I'm trying to determine the **Linear region** of the transistor by setting an upper and lower limit for the resistor on the lower left hand corner. I've already fixed the lower limit and tried to find a value for upper limit by using: $$I_B+I_C=I_E$$

$$R_EI_E+R_CI_C = 15$$ $$\frac{15R_2}{R_2+10^5}-B_{BE} – I_ER_E =0$$ Clearly these set of equations ain't enough. Is there any way out ? or i'm fundamentally wrong?

# Electrical – How to determine the value of the variable resistor to land on saturation region

amplifierdclinearresistorstransistors

## Best Answer

## added

Another explicit method is choose Vc= 15/2 then add Ve= 1.5 and add 0.5V for saturation margin at low current.

Thus Vc=8V and Ic= (15-8)V/2.21k=3.17mA and Ve=3.17m*221R = 700mV and thus Vb=1.4V from which you can compute R2 = 10.3k and raising R2 to compensate for the Re loading effect on input impedance at base.

Using hFE=100 we get Zin=100*221R = 22k //R2= 10.3k or (1/22)-(1/10.3)=1/R2

Thus

R2 = 19.3k//22k(Zin) = 10.3k for Vb=1.4V, Vc=8V, Ve=0.7V and 14Vpp swing max with 1.4Vpp in.(final answer)

For an ideal transistor say with the current gain at 100, and an H biased voltage amplifier with a gain of 10 you expect The resistors to drop 10+1 times the emitter resistor V(Re), value in voltage to match Vcc=15V with Vce=0. Then if we assume Vbe=0.7V we can choose Vb for linear symmetry.
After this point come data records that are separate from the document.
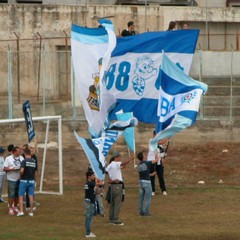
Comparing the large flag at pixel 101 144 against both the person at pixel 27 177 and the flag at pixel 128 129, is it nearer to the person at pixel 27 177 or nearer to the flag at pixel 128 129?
the flag at pixel 128 129

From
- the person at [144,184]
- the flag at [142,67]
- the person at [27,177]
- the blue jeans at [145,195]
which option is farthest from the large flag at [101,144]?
the person at [27,177]

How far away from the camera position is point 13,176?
3173cm

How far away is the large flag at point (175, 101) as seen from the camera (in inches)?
1081

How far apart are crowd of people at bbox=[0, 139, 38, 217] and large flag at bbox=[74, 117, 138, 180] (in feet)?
8.48

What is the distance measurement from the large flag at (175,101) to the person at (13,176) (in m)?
4.98

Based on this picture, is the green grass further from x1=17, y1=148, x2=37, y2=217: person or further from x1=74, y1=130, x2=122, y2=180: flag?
x1=74, y1=130, x2=122, y2=180: flag

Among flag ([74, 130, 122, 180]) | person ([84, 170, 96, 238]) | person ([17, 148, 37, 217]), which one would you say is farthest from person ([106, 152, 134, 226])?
person ([17, 148, 37, 217])

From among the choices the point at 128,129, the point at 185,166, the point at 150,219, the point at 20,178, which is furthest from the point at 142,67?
the point at 185,166

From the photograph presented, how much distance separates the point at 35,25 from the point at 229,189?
1626 centimetres

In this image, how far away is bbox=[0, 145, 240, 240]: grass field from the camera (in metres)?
28.0

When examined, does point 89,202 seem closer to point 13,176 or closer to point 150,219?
point 150,219

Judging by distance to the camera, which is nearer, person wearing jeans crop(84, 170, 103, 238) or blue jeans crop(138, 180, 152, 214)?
person wearing jeans crop(84, 170, 103, 238)

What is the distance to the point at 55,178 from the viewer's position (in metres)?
39.4

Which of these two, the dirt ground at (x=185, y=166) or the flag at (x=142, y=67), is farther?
the dirt ground at (x=185, y=166)
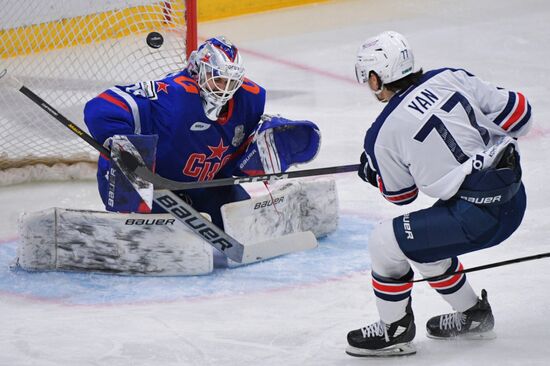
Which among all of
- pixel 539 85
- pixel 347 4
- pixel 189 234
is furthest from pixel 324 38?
pixel 189 234

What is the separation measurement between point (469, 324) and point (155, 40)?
5.87ft

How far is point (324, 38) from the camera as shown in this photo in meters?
7.02

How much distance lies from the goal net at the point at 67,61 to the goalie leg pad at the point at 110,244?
3.46 feet

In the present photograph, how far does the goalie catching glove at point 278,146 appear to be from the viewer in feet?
12.7

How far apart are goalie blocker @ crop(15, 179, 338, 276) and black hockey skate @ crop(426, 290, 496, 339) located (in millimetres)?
820

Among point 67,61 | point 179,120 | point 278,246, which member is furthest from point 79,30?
point 278,246

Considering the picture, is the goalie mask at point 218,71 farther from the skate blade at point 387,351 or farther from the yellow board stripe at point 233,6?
the yellow board stripe at point 233,6

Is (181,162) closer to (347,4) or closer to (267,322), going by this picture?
(267,322)

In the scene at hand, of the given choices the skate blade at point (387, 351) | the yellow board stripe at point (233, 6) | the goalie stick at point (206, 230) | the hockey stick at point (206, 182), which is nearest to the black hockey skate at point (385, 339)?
the skate blade at point (387, 351)

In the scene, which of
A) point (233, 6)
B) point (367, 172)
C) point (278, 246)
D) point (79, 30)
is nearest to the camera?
point (367, 172)

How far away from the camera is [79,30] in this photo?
16.7ft

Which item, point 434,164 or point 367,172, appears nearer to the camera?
point 434,164

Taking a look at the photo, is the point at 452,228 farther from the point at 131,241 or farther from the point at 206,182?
the point at 131,241

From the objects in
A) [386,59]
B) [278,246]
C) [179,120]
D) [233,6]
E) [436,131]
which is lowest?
[233,6]
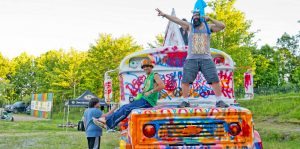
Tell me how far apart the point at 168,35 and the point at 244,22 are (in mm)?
20680

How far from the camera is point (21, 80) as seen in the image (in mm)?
69000

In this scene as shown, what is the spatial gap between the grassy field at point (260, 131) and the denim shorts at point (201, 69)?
7.15m

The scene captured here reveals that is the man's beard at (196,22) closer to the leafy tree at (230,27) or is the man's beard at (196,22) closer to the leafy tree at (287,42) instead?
the leafy tree at (230,27)

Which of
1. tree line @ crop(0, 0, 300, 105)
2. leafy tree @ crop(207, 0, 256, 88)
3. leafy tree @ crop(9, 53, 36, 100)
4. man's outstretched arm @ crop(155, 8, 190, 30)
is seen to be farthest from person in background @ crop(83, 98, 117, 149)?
leafy tree @ crop(9, 53, 36, 100)

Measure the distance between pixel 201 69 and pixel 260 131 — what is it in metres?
12.0

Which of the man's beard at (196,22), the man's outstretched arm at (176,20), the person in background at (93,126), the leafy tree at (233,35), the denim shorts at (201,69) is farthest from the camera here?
the leafy tree at (233,35)

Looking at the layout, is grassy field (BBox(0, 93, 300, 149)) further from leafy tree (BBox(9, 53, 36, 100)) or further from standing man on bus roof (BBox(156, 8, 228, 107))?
leafy tree (BBox(9, 53, 36, 100))

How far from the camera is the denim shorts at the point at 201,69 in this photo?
6335 mm

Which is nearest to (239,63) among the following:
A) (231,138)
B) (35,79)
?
(231,138)

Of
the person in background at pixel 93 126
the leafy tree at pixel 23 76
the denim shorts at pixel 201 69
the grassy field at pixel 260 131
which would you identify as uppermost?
the leafy tree at pixel 23 76

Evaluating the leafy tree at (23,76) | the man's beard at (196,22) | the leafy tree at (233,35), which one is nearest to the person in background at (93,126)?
the man's beard at (196,22)

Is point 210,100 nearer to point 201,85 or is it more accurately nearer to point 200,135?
point 201,85

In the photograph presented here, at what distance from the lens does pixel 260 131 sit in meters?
17.5

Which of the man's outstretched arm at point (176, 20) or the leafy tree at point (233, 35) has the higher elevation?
the leafy tree at point (233, 35)
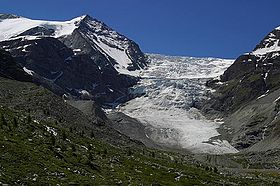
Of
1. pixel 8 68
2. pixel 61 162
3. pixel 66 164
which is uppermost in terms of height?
pixel 8 68

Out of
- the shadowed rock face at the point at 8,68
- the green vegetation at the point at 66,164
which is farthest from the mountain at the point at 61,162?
the shadowed rock face at the point at 8,68

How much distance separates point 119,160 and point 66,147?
24.2ft

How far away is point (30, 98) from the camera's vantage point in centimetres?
8275

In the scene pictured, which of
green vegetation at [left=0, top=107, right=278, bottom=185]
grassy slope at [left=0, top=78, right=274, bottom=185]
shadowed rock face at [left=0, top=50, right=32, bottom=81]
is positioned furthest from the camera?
shadowed rock face at [left=0, top=50, right=32, bottom=81]

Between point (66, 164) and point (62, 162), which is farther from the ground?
point (62, 162)

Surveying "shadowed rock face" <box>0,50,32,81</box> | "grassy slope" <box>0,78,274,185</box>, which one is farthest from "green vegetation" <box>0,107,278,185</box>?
"shadowed rock face" <box>0,50,32,81</box>

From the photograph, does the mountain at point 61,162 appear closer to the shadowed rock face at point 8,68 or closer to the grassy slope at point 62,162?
the grassy slope at point 62,162

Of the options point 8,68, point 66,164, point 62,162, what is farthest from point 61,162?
point 8,68

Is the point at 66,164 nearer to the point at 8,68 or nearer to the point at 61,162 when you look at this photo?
the point at 61,162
We expect 15V supply with an AC gain of 10 will lose some range for Re thus a good bias point for R2 results in a t least a 13Vpp swing with a gain of 10 for an input of 1.3Vpp . So intuitively you can say Vb must be 0.7{Vbe}+1.3V/2 or about 1.4V thus R2 will be just under 10% of 100k.

This is how we do it on our heads in about a minute after years of practice and success.

But poking on this iPod takes forever!

Vb >1/(1+Av)*Vcc+Vbe = R2/(R1+R2)*Vcc.

So we want Vb such that Vce=0 but Vc will achieve a full swing on both peaks at the same amplitude for a gain of 10.

The following would DC bias Vce into saturation but you would not want this for full AC voltage swing, rather you want Vc to be mid range between Vcc and Ve.

15V/11+0.7=1.1V =R2/(100k+R2)*15V.

or inverting both sides.

100k/R2 +1 = 15V/1.1=13.6 =12.6+1

So R2=100k/12.6 = 8k approx.

The equations can easily be simplified by you to be a function of Rc/Re=Av and Vcc.

advanced —

In reality hFE drops rapidly to 10% max with Vce starting at Vce<=1V for low current and 2V for high current so we avoid Vce<2 for good linearity in sine waves such that Vp+=|Vp-| <<1% for low distortion.